Petunjuk A — Sebutkan semua nama kitab yang cabangnya dikomentari oleh seorang Ahli Hadits menurut kutipan Imam Sakhowi dalam teks tentang gelar Muhaddits.

Teks yang diberikan —

▬▬▬

Setelah kita menyimak sebagian contoh kesalahan dan penyimpangan yang dilakukan dengan sengaja atau tidak oleh ‘Syeikh Muhammad Nashiruddin Al-Albani’ yang ditulis oleh ‘Al-Alamah Syeikh Muhamad  Ibn Ali Hasan As-Saqqaf’ (dimana dalam kitabnya tersebut beliau menunjukkan ± 1200 kesalahan dan penyimpangan dari kitab-kitab yang ditulis oleh Syeikh Al-Albani, yang sebagian telah kami kemukakan tadi), maka bisa ditarik kesimpulan bahwa ilmu hadits tidak dapat digeluti oleh sembarang orang,  kecuali orang yang telah memenuhi kualifikasi sebagai seorang yang layak untuk menyandang gelar ‘Al-Muhaddits’ (Ahli Hadits) dan memperoleh pendidikan formal dalam bidang ilmu hadits dari universitas-universitas Islam yang terkemuka dan ‘Para Masyaikh’ yang memang ahli dalam bidang ini. Dan para Ulama telah menetapkan kriteria yang ketat agar hanya benar-benar ‘orang yang memang memenuhi kriteria sajalah’ yang layak menyandang gelar ini seperti yang diungkapkan oleh Imam Sakhowi tentang ,berikut ini, siapa Ahli Hadits (muhaddits) itu sebenarnya:

“Menurut sebagian Imam hadits, orang yang disebut dengan Ahli Hadits (Muhaddits) adalah orang yang pernah menulis hadits, membaca, mendengar, dan menghafalkan, serta mengadakan rihlah (perjalanan) ke berbagai tempat untuk, mampu merumuskan beberapa aturan pokok (hadits)  dan mengkomentari cabang dari kitab Musnad, Illat, Tarikh yang kurang lebih mencapai 1000 buah karangan. Jika demikian (syarat-syarat ini terpenuhi --pent) maka tidak di ingkari bahwa dirinya adalah ahli hadits. Tetapi jika ia sudah mengenakan jubah pada kepalanya, dan berkumpul dengan para penguasa pada masanya, atau menghalalkan (dirinya memakai --pent) perhiasan lu’lu’ (permata-pent) dan marjan atau memakai pakaian yang berlebihan (pakaian yang berwarna-warni -pent). Dan hanya mempelajari hadits Al-Ifki wa Al-Butan. Maka ia telah merusak harga dirinya, bahkan ia tidak memahami apa yang dibicarakan kepadanya, baik dari juz atau kitab asalnya. Ia tidak pantas menyandang gelar seorang Muhaddits bahkan ia bukan manusia. Karena dengan kebodohannya ia telah memakan sesuatu yang haram. Jika ia menghalalkannya maka ia telah keluar dari Agama Islam”. ( Lihat Fathu Al-Mughis li Al-Sakhowi, juz 1hal. 40-41).

▬▬▬

Petunjuk B — Kembalikan setiap baris data yang memuat string "keys".

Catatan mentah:
▬▬▬

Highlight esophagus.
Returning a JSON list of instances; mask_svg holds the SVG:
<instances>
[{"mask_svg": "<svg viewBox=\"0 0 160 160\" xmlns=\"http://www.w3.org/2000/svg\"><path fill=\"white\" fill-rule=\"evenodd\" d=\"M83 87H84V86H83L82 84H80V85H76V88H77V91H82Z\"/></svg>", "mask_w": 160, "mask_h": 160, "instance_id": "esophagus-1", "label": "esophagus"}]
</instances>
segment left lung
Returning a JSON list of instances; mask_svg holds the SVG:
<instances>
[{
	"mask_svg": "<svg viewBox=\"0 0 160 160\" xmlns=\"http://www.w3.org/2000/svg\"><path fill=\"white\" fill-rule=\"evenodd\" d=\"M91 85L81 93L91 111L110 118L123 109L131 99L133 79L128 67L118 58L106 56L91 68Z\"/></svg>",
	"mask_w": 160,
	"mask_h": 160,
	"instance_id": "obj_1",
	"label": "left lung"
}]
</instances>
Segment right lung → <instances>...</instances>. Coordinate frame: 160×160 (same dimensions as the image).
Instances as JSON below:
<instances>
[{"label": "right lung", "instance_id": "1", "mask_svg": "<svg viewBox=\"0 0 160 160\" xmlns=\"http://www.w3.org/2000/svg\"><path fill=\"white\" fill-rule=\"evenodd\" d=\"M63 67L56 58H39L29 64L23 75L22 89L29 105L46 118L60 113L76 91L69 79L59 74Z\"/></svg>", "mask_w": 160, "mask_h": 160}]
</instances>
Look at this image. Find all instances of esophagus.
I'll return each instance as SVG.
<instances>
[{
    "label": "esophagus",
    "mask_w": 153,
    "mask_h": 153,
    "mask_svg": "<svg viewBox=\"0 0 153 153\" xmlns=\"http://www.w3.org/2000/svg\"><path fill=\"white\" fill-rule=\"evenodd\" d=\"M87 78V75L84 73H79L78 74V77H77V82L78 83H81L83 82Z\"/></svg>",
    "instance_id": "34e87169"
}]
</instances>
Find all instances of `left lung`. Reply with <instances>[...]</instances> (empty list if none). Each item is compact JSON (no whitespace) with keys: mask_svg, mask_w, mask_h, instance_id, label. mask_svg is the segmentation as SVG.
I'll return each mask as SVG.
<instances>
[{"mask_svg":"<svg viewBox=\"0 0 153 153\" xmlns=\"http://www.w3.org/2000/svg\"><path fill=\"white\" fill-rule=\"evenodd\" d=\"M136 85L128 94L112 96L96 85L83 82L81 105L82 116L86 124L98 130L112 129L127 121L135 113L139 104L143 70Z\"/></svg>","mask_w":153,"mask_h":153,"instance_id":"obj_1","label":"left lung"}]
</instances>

▬▬▬

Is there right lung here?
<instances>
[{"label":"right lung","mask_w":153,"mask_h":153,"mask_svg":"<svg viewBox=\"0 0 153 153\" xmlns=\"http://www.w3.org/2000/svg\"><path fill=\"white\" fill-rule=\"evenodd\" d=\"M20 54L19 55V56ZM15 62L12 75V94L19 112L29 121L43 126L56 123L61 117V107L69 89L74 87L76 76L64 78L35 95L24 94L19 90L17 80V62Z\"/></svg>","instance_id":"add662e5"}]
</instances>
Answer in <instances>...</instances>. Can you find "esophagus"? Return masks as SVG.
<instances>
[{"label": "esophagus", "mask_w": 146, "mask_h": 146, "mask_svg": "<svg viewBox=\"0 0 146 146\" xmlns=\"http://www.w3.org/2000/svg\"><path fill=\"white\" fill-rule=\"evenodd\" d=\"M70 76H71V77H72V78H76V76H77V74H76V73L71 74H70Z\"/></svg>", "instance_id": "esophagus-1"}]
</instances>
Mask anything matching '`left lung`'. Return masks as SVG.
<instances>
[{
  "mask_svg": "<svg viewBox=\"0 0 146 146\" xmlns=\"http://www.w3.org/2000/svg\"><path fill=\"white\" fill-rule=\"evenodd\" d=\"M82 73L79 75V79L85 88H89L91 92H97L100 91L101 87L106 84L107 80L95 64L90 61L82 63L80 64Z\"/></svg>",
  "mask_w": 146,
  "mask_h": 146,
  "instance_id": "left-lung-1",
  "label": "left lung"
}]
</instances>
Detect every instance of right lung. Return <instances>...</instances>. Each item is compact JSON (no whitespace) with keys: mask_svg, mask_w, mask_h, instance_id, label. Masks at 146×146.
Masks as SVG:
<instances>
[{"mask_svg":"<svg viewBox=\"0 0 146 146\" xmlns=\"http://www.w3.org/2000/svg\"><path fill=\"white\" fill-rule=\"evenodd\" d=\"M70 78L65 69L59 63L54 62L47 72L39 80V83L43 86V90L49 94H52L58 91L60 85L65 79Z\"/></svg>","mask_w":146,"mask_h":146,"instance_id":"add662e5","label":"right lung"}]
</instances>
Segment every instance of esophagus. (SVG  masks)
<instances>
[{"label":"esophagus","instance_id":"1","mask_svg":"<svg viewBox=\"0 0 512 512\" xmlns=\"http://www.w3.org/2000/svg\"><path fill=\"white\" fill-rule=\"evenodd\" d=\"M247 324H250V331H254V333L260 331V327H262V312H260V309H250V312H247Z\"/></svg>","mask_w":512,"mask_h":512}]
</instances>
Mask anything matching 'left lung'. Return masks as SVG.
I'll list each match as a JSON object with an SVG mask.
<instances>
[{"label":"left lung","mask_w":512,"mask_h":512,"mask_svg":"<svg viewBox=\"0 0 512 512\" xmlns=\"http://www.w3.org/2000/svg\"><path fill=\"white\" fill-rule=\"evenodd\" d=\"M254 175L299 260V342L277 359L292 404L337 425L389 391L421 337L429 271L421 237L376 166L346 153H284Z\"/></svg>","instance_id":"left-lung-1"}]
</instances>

▬▬▬

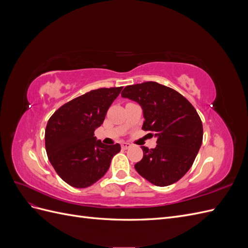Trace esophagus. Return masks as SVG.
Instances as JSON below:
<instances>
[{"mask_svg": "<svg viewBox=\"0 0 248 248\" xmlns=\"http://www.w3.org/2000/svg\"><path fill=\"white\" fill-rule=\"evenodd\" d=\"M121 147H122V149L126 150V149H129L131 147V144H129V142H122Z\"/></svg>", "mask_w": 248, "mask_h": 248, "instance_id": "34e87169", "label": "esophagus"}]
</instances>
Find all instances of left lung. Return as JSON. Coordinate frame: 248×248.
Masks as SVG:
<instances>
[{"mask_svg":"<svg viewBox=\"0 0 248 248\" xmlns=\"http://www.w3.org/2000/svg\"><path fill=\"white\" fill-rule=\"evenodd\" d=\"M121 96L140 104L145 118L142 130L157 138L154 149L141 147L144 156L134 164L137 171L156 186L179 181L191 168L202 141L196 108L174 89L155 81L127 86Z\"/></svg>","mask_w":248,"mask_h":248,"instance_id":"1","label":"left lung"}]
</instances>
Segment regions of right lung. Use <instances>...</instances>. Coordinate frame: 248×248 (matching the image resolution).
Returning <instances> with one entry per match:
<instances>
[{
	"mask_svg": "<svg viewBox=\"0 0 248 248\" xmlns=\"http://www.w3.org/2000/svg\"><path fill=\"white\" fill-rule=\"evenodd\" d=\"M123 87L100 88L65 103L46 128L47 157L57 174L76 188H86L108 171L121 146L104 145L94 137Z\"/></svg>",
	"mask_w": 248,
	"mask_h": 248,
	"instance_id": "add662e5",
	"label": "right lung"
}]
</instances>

▬▬▬

Jawaban yang diharapkan A — Musnad, Illat, Tarikh

Jawaban yang diharapkan B —
Find all instances of `left lung`. Reply with <instances>[...]</instances> (empty list if none). Each item is compact JSON (no whitespace) with keys: mask_svg, mask_w, mask_h, instance_id, label. mask_svg is the segmentation as SVG.
Detect every instance of right lung. Return <instances>...</instances>. Each item is compact JSON (no whitespace) with keys: mask_svg, mask_w, mask_h, instance_id, label. Masks at 146×146.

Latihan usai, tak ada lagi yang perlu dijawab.